A heresyyo Bogleheads may be that noy everything is measured by money. Guarantee my nesspresso pods and milk cost less than a coffeehouse latte.
This whole thread is an illustration that not everything is measured by money for Bogleheads. After all, no one needs a $400+ espresso machine to make a cup of coffee.

However, seeking value for money is a general Boglehead characteristic. My question is the value of a Nespresso versus an automatic espresso machine, at least for those with the required extra square foot of counter space. Both are equally convenient, producing a coffee in around a minute with a touch of the button, no grinding, tamping or cleaning of multiple parts required. One has a larger upfront cost, but an operating cost approximately 50 cents per shot lower. And most people agree that while the coffee from an automatic machine may not match a properly handled manual or semi-automatic, it is still better than a Nespresso.
I have both so my answer would be - it depends. I thought about getting a second Jura Capresso for my office, but settled on a Nespresso simply for the hassle/mess factor. The Jura is much cleaner/easier than a traditional machine, but it still has a bin and tray that need to be dumped/rinsed regularly, a cleaning tablet/cycle that pops up based on usage, a descaling product/cycle that pops up based on usage, beans I have to store/refill, a second cup to catch the rinse cycle water after every shot/cup and then dump in addition to adding water to the reservoir daily. It's not a huge hassle/mess, but more than I was willing to put up with in my office. The nespresso only requires me to dump the capsule hopper into a recycling bag (postage paid return to Peet's recycling center) and fill the water reservoir once a day. I'd give the coffee quality advantage to the automatic, but the convenience/mess goes to Nespresso.

Saving$
Posts: 1934
Joined: Sat Nov 05, 2011 8:33 pm

Re: Considering getting an espresso maker - thoughts?

Post by Saving$ » Wed May 06, 2020 9:44 pm

Alex Frakt wrote:
Mon May 04, 2020 4:37 pm
Dottie57 wrote:
Mon May 04, 2020 3:57 pm
Alex Frakt wrote:
Mon May 04, 2020 3:43 pm
Peet's Nespresso pods contain 7 grams of coffee. At $40 for 80 pods, you are paying over $32 a pound for coffee.
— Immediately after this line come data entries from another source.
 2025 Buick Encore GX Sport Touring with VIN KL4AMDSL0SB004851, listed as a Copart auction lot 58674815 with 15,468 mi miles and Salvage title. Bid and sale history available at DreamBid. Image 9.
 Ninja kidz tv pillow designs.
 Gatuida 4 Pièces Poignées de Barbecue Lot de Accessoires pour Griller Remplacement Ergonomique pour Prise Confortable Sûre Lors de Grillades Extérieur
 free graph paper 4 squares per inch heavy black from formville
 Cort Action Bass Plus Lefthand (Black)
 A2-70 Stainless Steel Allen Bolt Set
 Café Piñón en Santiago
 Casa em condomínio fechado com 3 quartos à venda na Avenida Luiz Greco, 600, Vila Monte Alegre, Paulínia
Well, $10 a pound for coffee (the price for Peet's beans at Costco) and $22 for ???
A heresyyo Bogleheads may be that noy everything is measured by money. Guarantee my nesspresso pods and milk cost less than a coffeehouse latte.
This whole thread is an illustration that not everything is measured by money for Bogleheads. After all, no one needs a $400+ espresso machine to make a cup of coffee.

However, seeking value for money is a general Boglehead characteristic. My question is the value of a Nespresso versus an automatic espresso machine, at least for those with the required extra square foot of counter space. Both are equally convenient, producing a coffee in around a minute with a touch of the button, no grinding, tamping or cleaning of multiple parts required. One has a larger upfront cost, but an operating cost approximately 50 cents per shot lower. And most people agree that while the coffee from an automatic machine may not match a properly handled manual or semi-automatic, it is still better than a Nespresso.
The superauto has a lower environmental impact.
I learned about the existence of superautomatics by reading about them on this site. Bought a refurb from Seattle Coffee in 2016 for about $400, which I thought was an obscene. One of the best $400 I have ever spent. Recently took apart and rebuilt the brew unit and it now works better than new. I appreciate the taste, convenience and limited environmental impact vs Nespresso.